What if the two clocks are not synchronized? For example, if the MPDL runs
over FDDI or Ethernet, no system-wide clock synchronization will be
provided. In that case, there are still algorithms to impose a minimum
latency on network packets, although they are more complicated and slightly
less effective.
These time tags are useful in other situations besides real-time control of
a synthesizer. For example, take the case of recording into a ZIPI
sequencer. MIDI sequencers must record the time that each message was
received, so as to store timing information in the recorded file. The time
that the sequencer receives the information is the time that it was played,
plus some network delay. In ZIPI, if a controller time tags outgoing
messages, the network delay will have no effect on the recorded sequence.
Sequencer playback benefits from time tags also. If the sequencer program
uses the time stamps stored in the file and requests a sufficiently large
minimum delay, all of the delays incurred by the sequencer, including disk
latency, processing time, and network delay, can be eliminated as well.
As another example, imagine the data from some ZIPI controller being fed
into a computer, which applies some transformation to the data and then
gives it to a synthesizer. The computer program does not have to wait for a
fixed latency before processing each controller message; it can start
manipulating the data as soon as it arrives, but if it preserves the time
stamps produced by the controller, rather than producing new ones, the
jitter introduced by the transformation process can be eliminated at the
synthesis end.
Time stamps are 4 bytes, using 50 msec units, giving a range of 2.5 days
expressible in an MPDL time stamp. The desired minimum latency note
descriptor has the same data format.
Controller Measurements
=======================
Real-time control of an electronic musical instrument involves three stages:
measuring the musician's gestures---which key was struck, how much air
pressure was there, where on the fingerboard were the violinist's fingers,
etc.; deciding how these gestures will translate into the electronic sounds
produced; and synthesizing a sound
Figure 5 demonstrates these stages. In the MPDL we draw a distinction
between the first arrow, "measurements of musician's gestures," and the
second arrow, "synthesizer control signals." All of the parameters listed in
Table 2 above are in the second category; they are descriptions of sound
that tell a synthesizer what to do.
[Figure 5 would go here if this weren't the ASCII version]

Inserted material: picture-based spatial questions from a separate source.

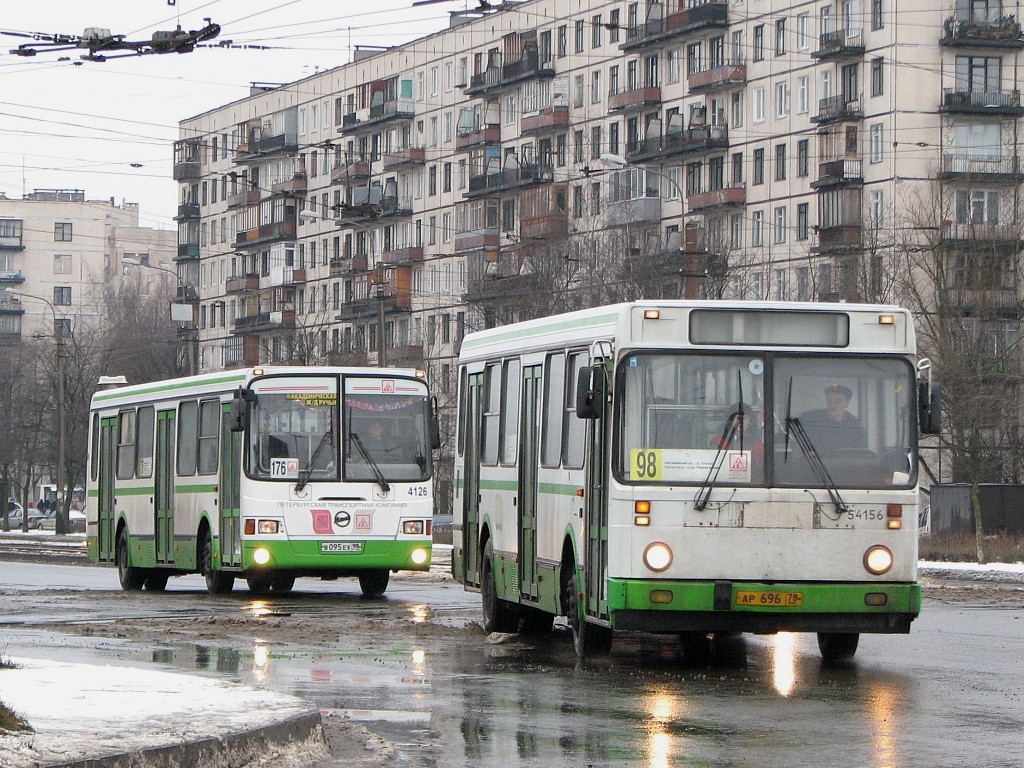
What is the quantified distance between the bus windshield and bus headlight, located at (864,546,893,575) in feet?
1.50

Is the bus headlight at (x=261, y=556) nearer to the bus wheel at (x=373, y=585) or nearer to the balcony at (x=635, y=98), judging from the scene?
the bus wheel at (x=373, y=585)

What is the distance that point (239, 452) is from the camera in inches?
1034

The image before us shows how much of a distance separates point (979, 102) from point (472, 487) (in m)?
59.2

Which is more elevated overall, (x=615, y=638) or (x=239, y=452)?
(x=239, y=452)

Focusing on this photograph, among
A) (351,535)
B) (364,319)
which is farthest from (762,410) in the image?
(364,319)

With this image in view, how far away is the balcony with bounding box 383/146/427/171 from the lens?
10450 cm

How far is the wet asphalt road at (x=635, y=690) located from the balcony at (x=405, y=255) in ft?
270

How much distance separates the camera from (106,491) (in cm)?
3238

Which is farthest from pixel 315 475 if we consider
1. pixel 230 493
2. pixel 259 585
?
pixel 259 585

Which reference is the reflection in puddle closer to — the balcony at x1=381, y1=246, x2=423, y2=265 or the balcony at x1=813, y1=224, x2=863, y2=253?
the balcony at x1=813, y1=224, x2=863, y2=253

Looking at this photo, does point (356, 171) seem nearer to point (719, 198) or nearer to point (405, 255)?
point (405, 255)

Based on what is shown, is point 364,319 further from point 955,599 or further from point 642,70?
point 955,599

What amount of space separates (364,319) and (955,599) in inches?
3154

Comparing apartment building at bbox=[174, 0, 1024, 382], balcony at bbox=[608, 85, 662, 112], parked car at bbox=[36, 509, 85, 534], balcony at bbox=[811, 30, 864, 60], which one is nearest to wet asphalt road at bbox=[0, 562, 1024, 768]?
apartment building at bbox=[174, 0, 1024, 382]
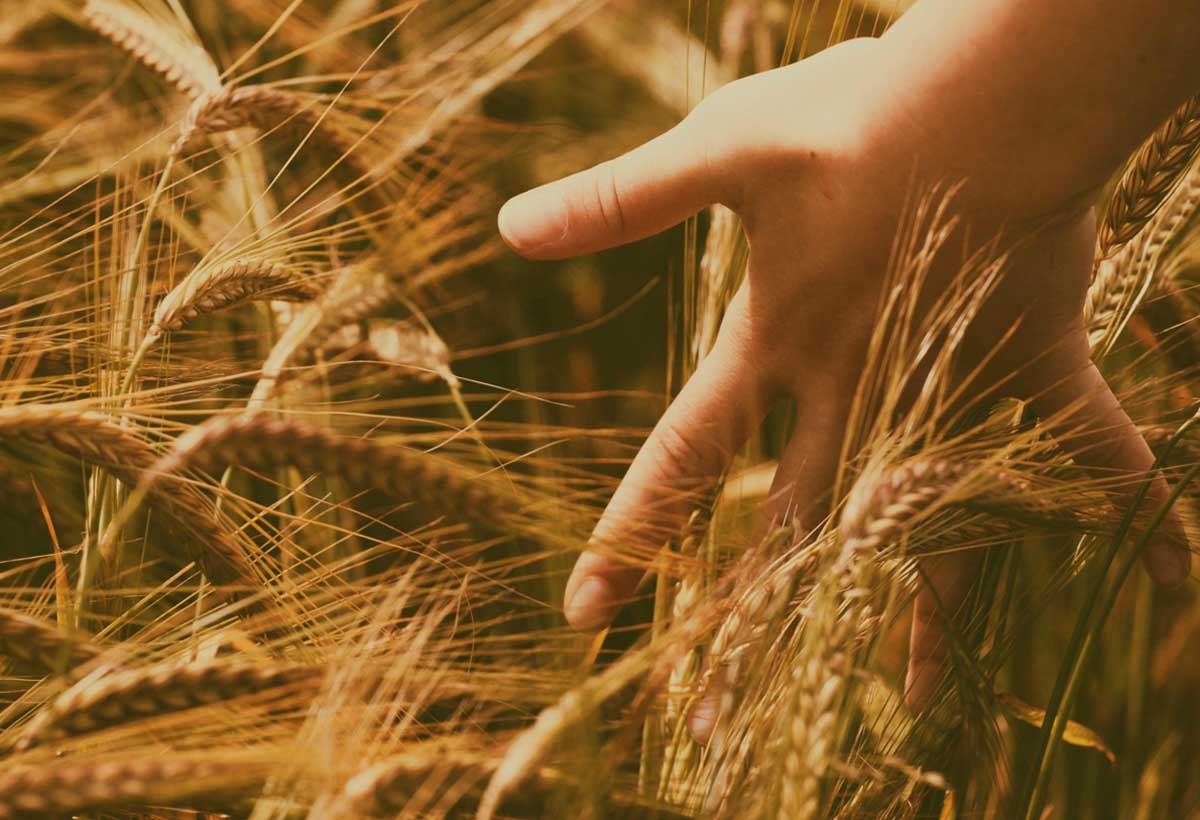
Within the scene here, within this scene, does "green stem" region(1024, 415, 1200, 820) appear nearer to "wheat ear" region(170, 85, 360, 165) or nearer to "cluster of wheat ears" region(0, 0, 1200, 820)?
"cluster of wheat ears" region(0, 0, 1200, 820)

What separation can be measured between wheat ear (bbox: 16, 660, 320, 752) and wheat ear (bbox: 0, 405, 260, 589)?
0.08 meters

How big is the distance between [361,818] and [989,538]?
35cm

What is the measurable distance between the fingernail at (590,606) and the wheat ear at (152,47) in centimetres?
45

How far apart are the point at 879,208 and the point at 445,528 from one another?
310 millimetres

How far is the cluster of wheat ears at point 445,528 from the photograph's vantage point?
0.39 m

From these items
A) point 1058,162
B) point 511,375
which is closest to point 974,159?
point 1058,162

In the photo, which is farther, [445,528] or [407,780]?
A: [445,528]

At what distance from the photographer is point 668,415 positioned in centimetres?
64

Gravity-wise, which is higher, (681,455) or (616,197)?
(616,197)

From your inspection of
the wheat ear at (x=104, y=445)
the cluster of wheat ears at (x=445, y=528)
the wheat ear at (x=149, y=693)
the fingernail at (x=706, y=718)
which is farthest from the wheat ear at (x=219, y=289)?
the fingernail at (x=706, y=718)

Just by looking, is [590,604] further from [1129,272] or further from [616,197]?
[1129,272]

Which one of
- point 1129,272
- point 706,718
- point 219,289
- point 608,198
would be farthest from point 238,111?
point 1129,272

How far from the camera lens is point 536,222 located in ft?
1.88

Typically, ZIPI controllers will provide both the measurements of the
gestures and a way to map those gestures onto parameters required to produce
a sound. For example, a ZIPI violin might measure the bow's distance from
the bridge and use it to determine brightness. That would divide the above
picture according to Figure 6. In this setup, the ZIPI instrument sends
synthesizer control parameters, the ones described above.
[Figure 6 would go here if this weren't the ASCII version]

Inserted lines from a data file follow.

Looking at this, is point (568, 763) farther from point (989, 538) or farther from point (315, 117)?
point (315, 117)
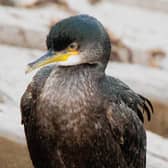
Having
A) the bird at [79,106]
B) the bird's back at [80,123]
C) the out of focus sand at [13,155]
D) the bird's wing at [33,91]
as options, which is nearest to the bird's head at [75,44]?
the bird at [79,106]

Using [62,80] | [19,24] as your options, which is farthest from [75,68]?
[19,24]

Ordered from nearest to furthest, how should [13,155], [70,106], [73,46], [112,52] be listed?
1. [73,46]
2. [70,106]
3. [13,155]
4. [112,52]

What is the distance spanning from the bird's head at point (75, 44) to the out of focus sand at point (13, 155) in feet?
5.34

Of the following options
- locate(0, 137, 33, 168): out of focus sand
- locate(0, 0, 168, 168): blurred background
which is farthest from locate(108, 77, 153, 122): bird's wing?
locate(0, 137, 33, 168): out of focus sand

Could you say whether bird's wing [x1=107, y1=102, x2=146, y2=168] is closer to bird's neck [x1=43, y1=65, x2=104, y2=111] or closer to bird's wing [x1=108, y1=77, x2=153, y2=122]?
bird's wing [x1=108, y1=77, x2=153, y2=122]

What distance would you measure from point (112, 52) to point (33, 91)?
13.9ft

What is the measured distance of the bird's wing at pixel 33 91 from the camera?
17.8ft

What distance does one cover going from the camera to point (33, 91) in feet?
17.9

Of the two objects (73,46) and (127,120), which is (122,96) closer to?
(127,120)

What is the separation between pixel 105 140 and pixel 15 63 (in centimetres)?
352

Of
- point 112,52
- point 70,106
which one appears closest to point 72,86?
point 70,106

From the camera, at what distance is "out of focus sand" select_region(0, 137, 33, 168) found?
6691 millimetres

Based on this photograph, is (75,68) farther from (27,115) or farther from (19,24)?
(19,24)

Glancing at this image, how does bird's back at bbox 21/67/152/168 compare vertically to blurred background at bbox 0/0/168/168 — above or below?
above
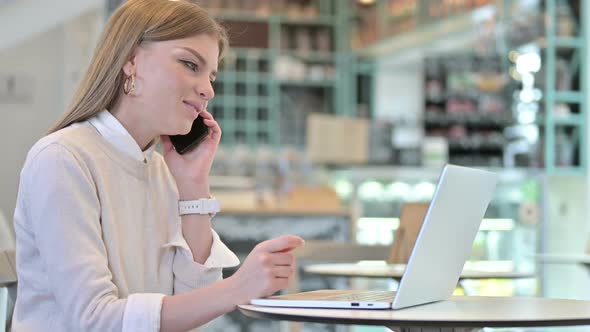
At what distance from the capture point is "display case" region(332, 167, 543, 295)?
23.9ft

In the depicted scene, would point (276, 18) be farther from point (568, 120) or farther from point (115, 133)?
point (115, 133)

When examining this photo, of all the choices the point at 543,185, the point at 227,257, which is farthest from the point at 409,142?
the point at 227,257

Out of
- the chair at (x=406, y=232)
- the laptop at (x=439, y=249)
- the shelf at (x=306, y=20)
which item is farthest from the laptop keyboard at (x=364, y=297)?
the shelf at (x=306, y=20)

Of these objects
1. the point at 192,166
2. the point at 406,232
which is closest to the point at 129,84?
the point at 192,166

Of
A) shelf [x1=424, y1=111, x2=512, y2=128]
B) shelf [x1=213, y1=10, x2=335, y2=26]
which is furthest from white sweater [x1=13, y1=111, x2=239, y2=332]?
shelf [x1=213, y1=10, x2=335, y2=26]

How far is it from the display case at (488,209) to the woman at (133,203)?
5268mm

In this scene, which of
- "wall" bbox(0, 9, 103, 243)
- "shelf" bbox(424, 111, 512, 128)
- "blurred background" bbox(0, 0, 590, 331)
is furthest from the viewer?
"shelf" bbox(424, 111, 512, 128)

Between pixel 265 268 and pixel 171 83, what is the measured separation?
0.39 m

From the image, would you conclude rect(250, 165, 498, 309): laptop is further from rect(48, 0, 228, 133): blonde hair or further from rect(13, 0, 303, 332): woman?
rect(48, 0, 228, 133): blonde hair

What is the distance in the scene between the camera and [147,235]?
5.49 feet

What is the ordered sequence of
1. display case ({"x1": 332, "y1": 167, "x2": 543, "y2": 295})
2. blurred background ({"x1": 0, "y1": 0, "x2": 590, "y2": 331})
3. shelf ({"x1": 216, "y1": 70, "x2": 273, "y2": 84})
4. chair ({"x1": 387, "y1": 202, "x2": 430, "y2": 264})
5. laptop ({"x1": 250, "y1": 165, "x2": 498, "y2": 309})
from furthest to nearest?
shelf ({"x1": 216, "y1": 70, "x2": 273, "y2": 84}), display case ({"x1": 332, "y1": 167, "x2": 543, "y2": 295}), blurred background ({"x1": 0, "y1": 0, "x2": 590, "y2": 331}), chair ({"x1": 387, "y1": 202, "x2": 430, "y2": 264}), laptop ({"x1": 250, "y1": 165, "x2": 498, "y2": 309})

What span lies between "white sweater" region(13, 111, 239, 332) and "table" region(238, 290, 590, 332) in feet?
0.74

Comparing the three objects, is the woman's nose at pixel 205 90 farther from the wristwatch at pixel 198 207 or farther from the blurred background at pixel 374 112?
the blurred background at pixel 374 112

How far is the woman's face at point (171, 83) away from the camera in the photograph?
164 cm
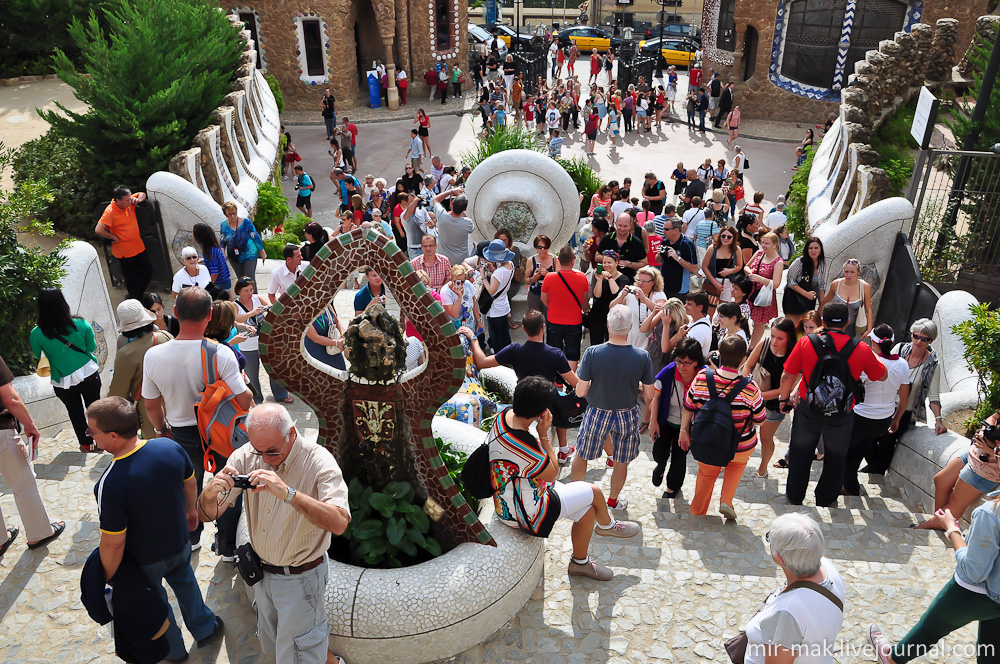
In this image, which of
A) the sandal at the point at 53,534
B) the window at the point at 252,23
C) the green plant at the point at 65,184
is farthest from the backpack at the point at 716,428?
the window at the point at 252,23

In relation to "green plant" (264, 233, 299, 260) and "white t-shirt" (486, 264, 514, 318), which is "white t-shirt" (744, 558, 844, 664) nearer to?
"white t-shirt" (486, 264, 514, 318)

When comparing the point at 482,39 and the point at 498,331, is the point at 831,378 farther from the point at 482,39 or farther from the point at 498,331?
the point at 482,39

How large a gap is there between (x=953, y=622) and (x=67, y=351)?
570cm

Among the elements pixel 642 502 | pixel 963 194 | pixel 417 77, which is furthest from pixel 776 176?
pixel 642 502

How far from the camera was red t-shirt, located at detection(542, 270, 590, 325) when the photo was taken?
6.95m

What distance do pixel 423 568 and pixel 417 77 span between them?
2193 centimetres

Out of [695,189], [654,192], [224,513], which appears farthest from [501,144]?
[224,513]

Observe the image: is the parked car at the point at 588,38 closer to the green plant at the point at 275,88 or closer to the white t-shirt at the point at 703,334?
the green plant at the point at 275,88

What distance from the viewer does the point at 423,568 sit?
3.92 meters

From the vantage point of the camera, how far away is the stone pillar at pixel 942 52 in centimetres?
1648

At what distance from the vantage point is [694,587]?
14.0 feet

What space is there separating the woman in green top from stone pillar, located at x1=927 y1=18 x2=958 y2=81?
708 inches

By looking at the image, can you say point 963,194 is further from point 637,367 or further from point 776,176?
point 776,176

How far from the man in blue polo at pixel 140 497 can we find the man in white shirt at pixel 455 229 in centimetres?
538
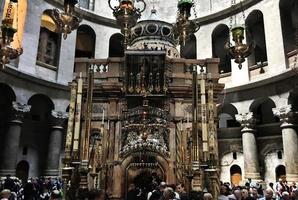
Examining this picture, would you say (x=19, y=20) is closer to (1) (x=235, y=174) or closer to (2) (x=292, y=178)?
(1) (x=235, y=174)

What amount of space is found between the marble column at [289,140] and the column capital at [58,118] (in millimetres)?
11189

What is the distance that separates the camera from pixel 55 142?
17828 millimetres

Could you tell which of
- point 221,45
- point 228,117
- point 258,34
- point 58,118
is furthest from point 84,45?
point 258,34

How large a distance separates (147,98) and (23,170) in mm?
9918

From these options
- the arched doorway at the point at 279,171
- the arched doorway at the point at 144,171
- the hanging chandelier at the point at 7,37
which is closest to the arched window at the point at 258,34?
the arched doorway at the point at 279,171

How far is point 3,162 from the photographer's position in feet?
51.0

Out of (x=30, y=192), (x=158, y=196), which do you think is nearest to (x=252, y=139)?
(x=30, y=192)

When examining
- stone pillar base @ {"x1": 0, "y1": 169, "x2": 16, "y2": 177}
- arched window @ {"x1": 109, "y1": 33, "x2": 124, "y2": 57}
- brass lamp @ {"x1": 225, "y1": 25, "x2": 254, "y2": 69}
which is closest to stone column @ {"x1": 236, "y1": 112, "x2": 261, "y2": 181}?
brass lamp @ {"x1": 225, "y1": 25, "x2": 254, "y2": 69}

People will not always want to use the mapping capabilities provided by
their controller, however. For example, some people will want to write their
own computer programs, e.g., in the Max language (Puckette 1991), to
determine complex mappings. One might want to control the loudnesses of four
families by finger position on the neck of a ZIPI violin. To support
user-defined mappings, we recommend that ZIPI controllers be able to send
their raw physical measurements directly, without mapping them onto
synthesizer control parameters. In other words, it should be possible to
turn off the software in the controller that is mapping the physical
gestures into control information, sending the measurements of those
gestures as uninterpreted data. That would divide the picture as shown in
Figure 7. ZIPI controllers' user interfaces should provide a way to switch
between these two modes; sometimes the controller should do the mapping
itself and sometime the controller should send out the "raw" data.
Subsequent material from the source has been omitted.